TRACTIVE EFFORT MODELLING AND DESIGN OF HYBRID POWERTRAIN FOR A DIESEL-HYDRAULIC CANE HAUL LOCOMOTIVE

WILMAR OWNS AND operates a mixed fleet of diesel hydraulic locomotives that operate on two foot narrow gauge rail in its Queensland operations. This network serves as an effective transport system, hauling approximately fifteen million tonne of cane annually. An assessment of the practicality of converting Wilmar’s diesel locomotives to a hybrid powertrain design provides an opportunity for improving energy efficiency of cane transport and requires the duty cycle performance of the locomotive to be assessed prior to further work.
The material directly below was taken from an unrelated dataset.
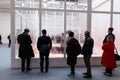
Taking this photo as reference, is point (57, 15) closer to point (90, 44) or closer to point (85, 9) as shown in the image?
point (85, 9)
This paper presents a novel method to determine the tractive effort and energy requirements for the duty cycle, using track dependant physical equations of propulsion dynamics, as the conventional methods of dynamometer car measurements and empirical equations are restricted to broad-gauge rail. A simulation model was developed in MATLAB to determine the performance parameters of a modifiable real–time diesel-hydraulic train configuration. Additionally, the performance requirements of the hybrid powertrain in comparison to the diesel-hydraulic powertrain was demonstrated by developing an optimisable real-time model of a series-hybrid locomotive in SIMSCAPE, an interactive tool for physical systems simulation in MATLAB. Testing and validation using field data obtained from on-board sensors, the locomotive’s Programmable Logic Controller (PLC) and a track profile extraction method exclusively developed for this research, demonstrated that the model was capable of accurately predicting the performance parameters and energy consumption of the diesel-hydraulic locomotive for a particular duty cycle. The hybrid model developed in SIMSCAPE exhibited superior traction performance and significant improvements in fuel efficiency and emissions compared to the diesel-hydraulic locomotive for the same duty cycle.